* What to work on:
Reproduce the antenna assembly claims in full, word for word.

══ Extract provided ══

6. The antenna assembly of claim 1, wherein the PCB has a cutout
for coupling a center pin thereto.
7. The antenna assembly of claim 1, wherein the PCB comprises a
matching network, the matching network being a passive radio
frequency (RF) matching circuit.
8. The antenna assembly of claim 7, wherein: the conductor is
formed within at least a portion of a coaxial cable, and the
conductor is a metallic sheath or braid.
9. The antenna assembly of claim 8, wherein an end of the metallic
sheath or braid is electrically connected to the matching
network.
10. The antenna assembly of claim 3, wherein the monopole antenna
is attached to a garment such that the monopole antenna flexibly
bends around a portion of the garment.
11. The antenna assembly of claim 1, wherein the connector is
coupled, via another connector of the radio or amplifier, to the
radio or amplifier without any intervening adapters.
12. The antenna assembly of claim 1, wherein: a length of the
conductor is at least 1/8.sup.th of a wavelength of a lowest
operating frequency of the reception or emission of the
electromagnetic radiation, and the PCB comprises one or more of a
resistor, inductor, and capacitor each selected based on the length
of the conductor.

═══
══ Extracted data ══

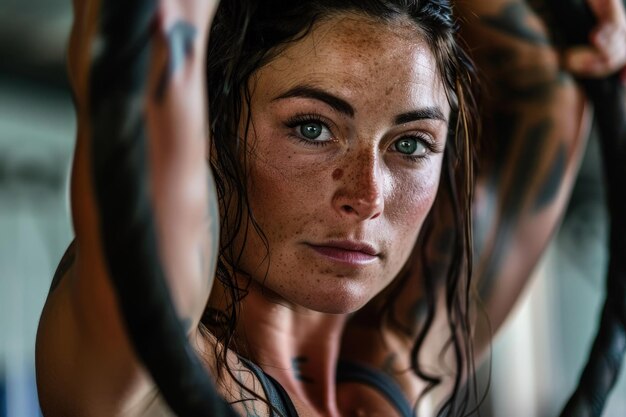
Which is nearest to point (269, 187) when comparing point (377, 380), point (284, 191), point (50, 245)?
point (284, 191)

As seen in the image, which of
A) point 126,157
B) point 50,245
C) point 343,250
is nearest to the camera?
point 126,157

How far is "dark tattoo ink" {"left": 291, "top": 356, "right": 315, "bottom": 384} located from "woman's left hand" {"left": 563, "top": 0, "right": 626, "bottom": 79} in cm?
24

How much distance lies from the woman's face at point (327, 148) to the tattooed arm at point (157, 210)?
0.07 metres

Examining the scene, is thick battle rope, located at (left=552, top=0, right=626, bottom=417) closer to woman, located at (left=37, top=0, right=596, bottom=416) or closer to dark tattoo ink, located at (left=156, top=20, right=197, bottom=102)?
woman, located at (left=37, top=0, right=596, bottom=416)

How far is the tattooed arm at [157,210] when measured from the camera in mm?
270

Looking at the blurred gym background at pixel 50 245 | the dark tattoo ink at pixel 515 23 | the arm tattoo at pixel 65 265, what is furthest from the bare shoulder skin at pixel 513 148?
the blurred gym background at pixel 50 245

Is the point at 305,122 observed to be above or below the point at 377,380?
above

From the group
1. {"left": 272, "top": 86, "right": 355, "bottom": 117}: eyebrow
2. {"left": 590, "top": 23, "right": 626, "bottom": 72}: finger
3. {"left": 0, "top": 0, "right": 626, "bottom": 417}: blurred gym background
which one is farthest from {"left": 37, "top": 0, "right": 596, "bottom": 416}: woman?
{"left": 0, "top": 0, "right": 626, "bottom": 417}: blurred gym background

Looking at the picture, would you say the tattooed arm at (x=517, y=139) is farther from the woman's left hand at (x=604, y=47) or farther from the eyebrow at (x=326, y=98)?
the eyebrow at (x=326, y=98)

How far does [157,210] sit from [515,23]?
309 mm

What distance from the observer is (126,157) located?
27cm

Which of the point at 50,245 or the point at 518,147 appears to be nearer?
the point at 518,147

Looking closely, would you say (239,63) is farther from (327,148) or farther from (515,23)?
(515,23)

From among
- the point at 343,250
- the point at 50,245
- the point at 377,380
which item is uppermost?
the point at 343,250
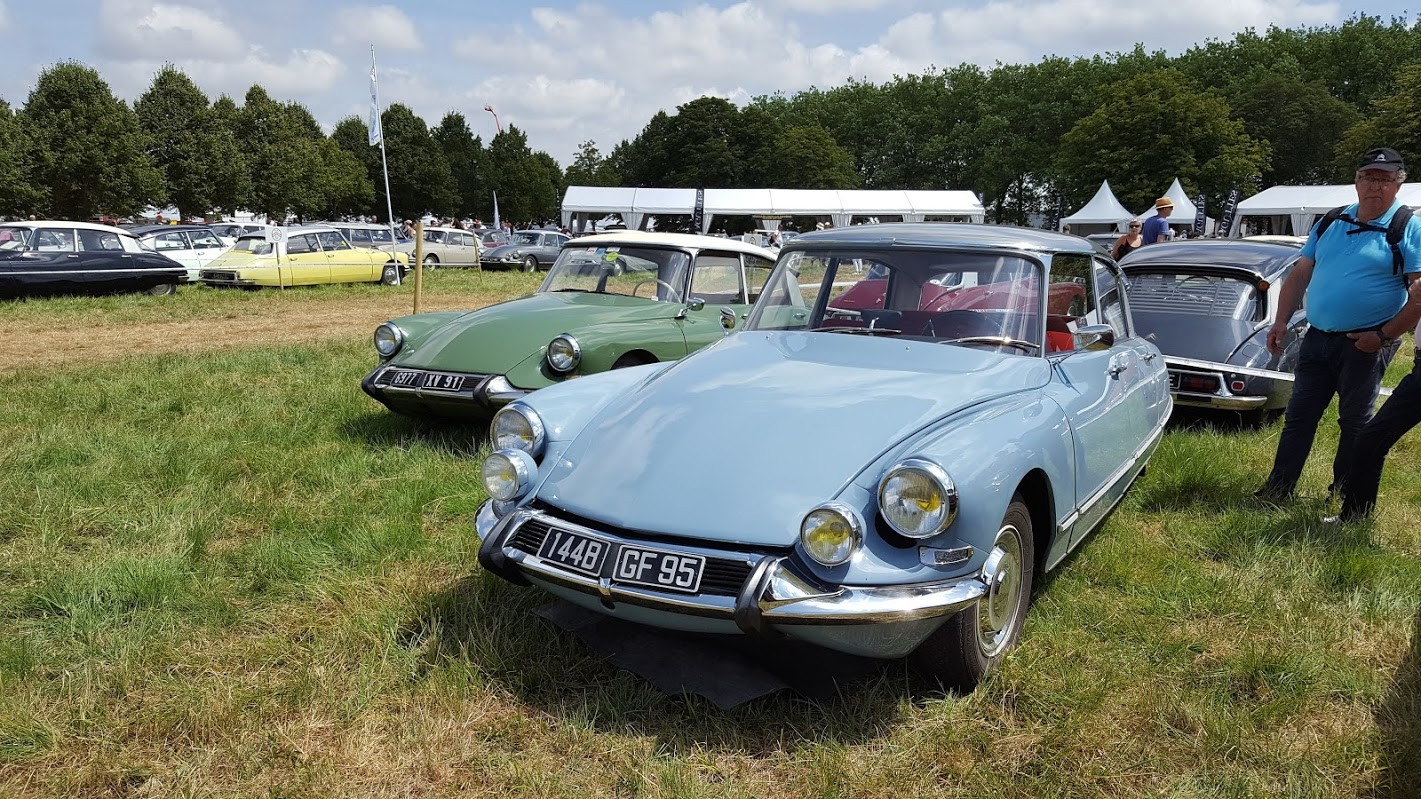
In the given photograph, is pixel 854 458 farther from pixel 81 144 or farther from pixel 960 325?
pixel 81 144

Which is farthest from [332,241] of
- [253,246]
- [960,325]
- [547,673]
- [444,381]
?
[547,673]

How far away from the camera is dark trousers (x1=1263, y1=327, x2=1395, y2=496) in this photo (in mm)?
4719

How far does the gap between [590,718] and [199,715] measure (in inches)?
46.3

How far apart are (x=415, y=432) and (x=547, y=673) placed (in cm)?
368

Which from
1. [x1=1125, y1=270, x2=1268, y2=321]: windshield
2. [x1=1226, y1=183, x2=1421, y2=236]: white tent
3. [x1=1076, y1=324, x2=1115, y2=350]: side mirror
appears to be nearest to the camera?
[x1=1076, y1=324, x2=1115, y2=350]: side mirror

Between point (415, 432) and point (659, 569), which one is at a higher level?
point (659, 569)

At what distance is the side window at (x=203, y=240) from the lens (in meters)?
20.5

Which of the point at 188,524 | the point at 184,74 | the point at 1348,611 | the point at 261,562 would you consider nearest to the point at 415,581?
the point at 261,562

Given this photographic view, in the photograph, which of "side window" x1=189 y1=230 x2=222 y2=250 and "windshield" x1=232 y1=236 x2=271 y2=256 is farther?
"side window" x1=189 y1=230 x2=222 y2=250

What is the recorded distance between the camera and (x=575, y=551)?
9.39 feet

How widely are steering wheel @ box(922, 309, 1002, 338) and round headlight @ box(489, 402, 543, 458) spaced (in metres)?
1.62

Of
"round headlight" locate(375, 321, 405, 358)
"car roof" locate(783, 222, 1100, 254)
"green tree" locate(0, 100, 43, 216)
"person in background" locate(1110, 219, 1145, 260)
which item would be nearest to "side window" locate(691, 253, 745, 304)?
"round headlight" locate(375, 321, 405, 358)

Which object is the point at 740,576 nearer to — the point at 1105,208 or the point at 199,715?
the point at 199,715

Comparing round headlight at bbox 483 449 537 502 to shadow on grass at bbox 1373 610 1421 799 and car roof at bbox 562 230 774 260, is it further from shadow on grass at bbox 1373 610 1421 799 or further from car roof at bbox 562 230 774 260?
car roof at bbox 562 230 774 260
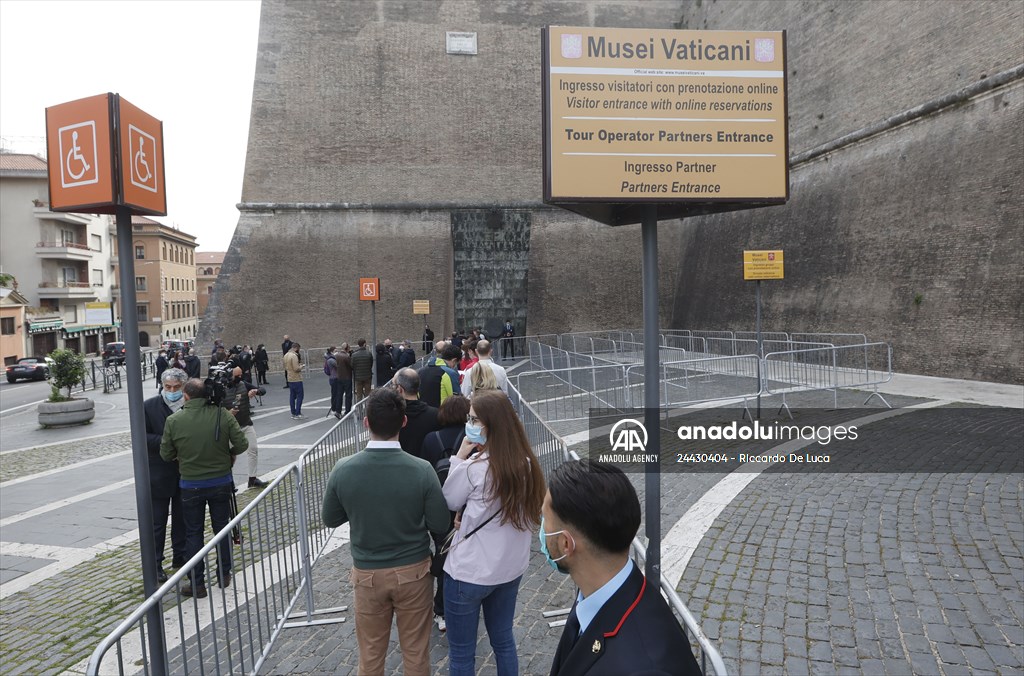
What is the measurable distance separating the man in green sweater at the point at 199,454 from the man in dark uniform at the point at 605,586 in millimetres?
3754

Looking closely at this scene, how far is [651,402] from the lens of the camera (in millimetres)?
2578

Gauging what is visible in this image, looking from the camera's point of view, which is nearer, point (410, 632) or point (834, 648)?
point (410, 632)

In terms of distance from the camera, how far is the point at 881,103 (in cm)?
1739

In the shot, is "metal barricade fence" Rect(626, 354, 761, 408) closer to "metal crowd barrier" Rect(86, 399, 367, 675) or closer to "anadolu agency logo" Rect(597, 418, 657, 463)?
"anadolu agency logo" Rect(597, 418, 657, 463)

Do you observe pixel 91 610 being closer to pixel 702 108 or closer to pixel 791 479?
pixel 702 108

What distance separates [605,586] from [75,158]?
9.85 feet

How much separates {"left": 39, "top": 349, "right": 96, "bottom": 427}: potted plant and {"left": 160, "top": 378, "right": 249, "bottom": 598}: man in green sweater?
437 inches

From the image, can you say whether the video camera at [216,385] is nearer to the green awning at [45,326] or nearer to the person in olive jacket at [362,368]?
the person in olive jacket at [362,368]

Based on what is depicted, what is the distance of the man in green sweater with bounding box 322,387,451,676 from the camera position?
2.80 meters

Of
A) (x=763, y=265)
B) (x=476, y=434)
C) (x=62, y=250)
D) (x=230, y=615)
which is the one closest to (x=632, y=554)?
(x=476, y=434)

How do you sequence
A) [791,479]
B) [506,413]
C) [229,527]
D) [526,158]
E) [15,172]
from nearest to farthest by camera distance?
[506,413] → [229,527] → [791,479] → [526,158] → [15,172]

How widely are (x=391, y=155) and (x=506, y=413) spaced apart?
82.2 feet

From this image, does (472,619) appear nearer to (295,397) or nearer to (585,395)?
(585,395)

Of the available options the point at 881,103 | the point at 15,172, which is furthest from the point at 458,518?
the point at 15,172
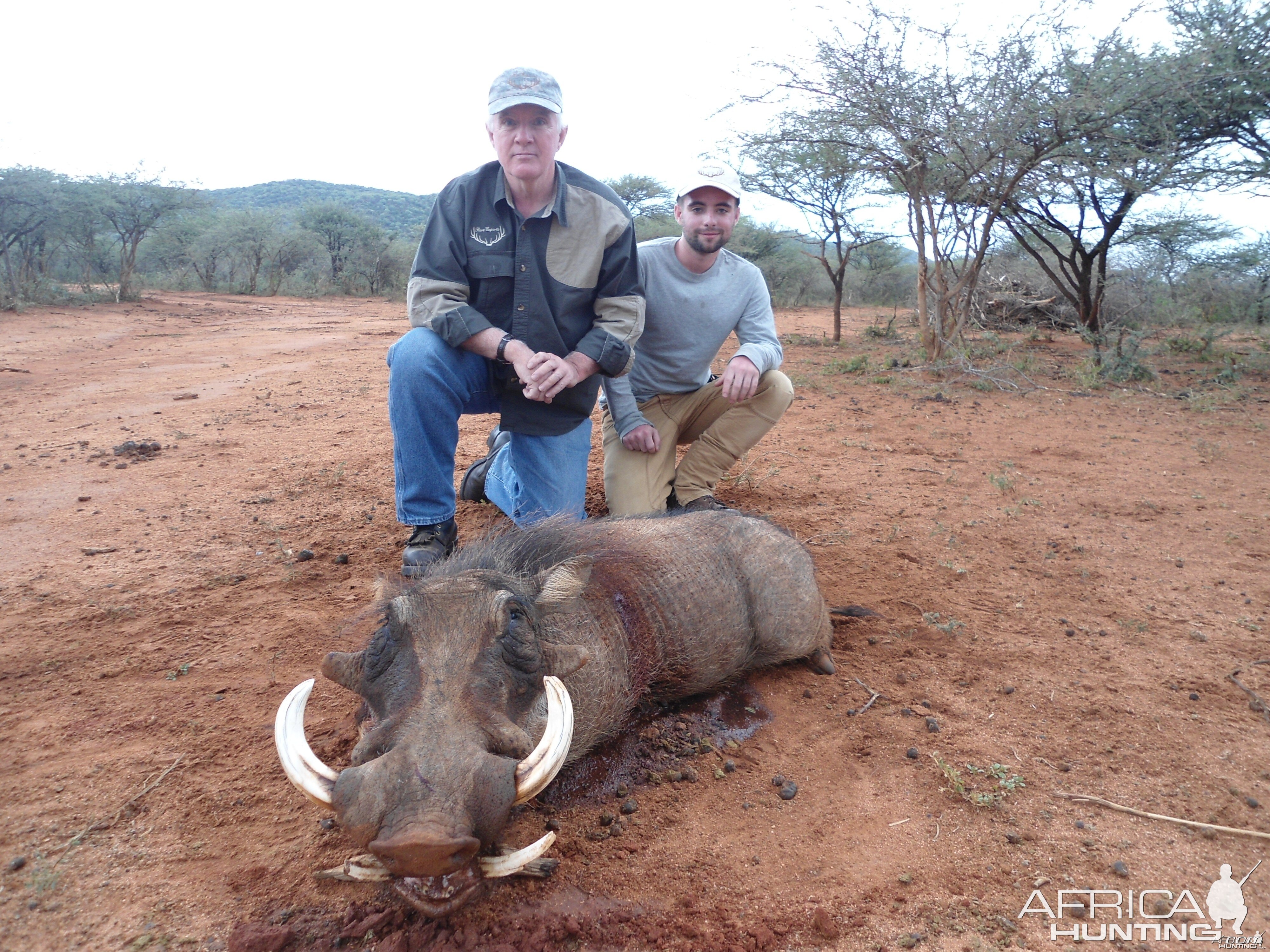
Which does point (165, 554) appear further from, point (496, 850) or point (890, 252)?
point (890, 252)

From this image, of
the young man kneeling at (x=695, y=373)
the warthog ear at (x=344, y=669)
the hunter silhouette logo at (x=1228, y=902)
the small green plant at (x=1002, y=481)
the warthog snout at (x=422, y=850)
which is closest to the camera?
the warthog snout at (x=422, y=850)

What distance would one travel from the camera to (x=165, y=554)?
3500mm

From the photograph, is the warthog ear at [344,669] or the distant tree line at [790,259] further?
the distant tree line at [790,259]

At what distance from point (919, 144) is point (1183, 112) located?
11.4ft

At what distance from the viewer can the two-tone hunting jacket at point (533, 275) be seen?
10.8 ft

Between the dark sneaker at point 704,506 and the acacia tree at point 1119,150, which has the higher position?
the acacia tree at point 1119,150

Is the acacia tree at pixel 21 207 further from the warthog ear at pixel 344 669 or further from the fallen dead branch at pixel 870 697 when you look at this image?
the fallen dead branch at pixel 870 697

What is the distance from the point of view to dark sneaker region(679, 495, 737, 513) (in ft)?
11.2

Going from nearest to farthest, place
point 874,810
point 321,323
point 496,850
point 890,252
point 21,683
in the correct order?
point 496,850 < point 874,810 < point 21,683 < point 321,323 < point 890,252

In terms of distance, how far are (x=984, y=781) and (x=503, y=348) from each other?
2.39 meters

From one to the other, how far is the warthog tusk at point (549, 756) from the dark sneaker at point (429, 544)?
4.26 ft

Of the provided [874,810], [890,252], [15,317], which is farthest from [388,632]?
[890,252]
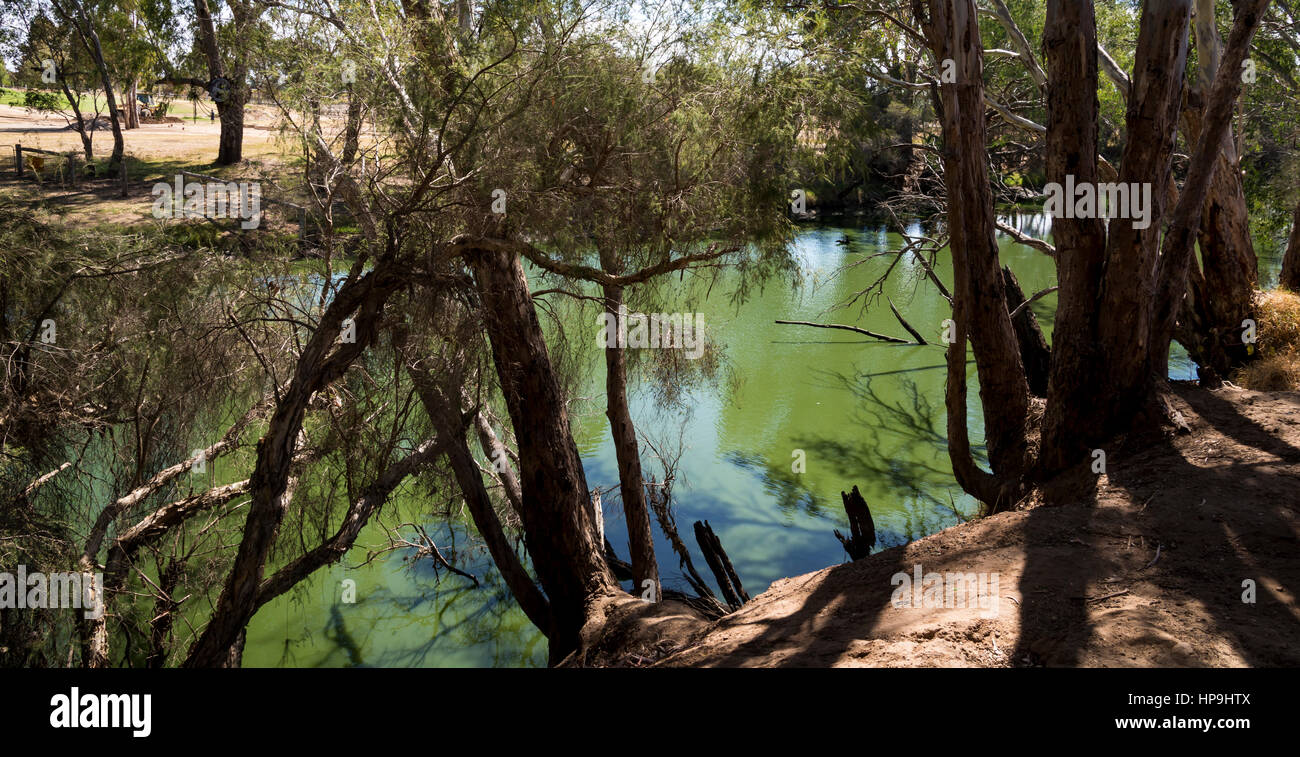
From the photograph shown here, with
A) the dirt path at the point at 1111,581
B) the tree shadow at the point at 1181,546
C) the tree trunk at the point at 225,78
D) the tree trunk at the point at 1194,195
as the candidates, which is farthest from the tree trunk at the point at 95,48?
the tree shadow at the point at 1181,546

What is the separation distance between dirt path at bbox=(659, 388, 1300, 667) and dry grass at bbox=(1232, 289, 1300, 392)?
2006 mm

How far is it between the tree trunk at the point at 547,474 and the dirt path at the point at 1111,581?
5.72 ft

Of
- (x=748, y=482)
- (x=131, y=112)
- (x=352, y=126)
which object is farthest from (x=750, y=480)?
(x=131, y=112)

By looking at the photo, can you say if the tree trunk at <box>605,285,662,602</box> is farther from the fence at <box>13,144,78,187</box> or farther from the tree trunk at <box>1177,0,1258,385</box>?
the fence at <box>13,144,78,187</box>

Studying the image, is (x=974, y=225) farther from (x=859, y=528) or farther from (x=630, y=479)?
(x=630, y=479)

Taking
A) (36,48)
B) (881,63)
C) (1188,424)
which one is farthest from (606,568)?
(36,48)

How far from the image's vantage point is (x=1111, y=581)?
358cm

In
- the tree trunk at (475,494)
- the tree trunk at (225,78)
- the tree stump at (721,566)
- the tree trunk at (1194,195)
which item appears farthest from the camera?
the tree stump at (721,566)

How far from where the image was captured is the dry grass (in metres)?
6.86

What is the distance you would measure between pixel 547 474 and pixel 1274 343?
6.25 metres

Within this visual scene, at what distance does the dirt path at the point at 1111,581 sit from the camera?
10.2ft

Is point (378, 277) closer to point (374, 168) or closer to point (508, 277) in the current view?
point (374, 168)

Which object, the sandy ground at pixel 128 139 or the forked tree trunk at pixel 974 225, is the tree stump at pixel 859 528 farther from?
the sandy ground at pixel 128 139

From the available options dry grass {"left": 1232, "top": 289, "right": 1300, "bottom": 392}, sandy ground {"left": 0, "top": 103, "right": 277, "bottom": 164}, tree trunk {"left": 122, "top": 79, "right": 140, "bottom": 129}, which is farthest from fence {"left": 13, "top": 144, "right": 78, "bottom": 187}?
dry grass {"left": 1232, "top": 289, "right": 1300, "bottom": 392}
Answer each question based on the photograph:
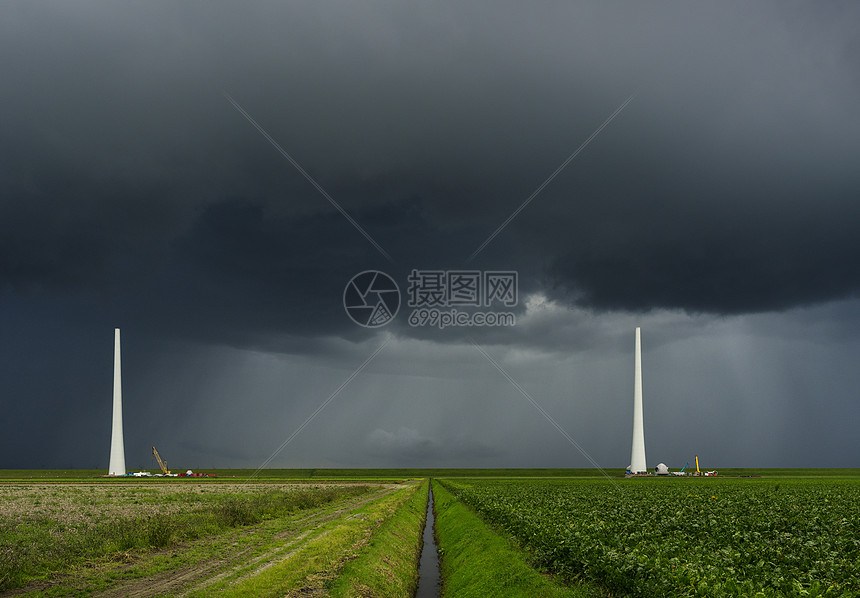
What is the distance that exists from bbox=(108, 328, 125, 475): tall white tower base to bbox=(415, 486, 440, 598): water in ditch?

═══

* Reply:
6. The antenna assembly of claim 1, wherein the PCB has a cutout
for coupling a center pin thereto.
7. The antenna assembly of claim 1, wherein the PCB comprises a
matching network, the matching network being a passive radio
frequency (RF) matching circuit.
8. The antenna assembly of claim 7, wherein: the conductor is
formed within at least a portion of a coaxial cable, and the
conductor is a metallic sheath or braid.
9. The antenna assembly of claim 8, wherein an end of the metallic
sheath or braid is electrically connected to the matching
network.
10. The antenna assembly of claim 3, wherein the monopole antenna
is attached to a garment such that the monopole antenna flexibly
bends around a portion of the garment.
11. The antenna assembly of claim 1, wherein the connector is
coupled, via another connector of the radio or amplifier, to the
radio or amplifier without any intervening adapters.
12. The antenna assembly of claim 1, wherein: a length of the
conductor is at least 1/8.sup.th of a wavelength of a lowest
operating frequency of the reception or emission of the
electromagnetic radiation, and the PCB comprises one or more of a
resistor, inductor, and capacitor each selected based on the length
of the conductor.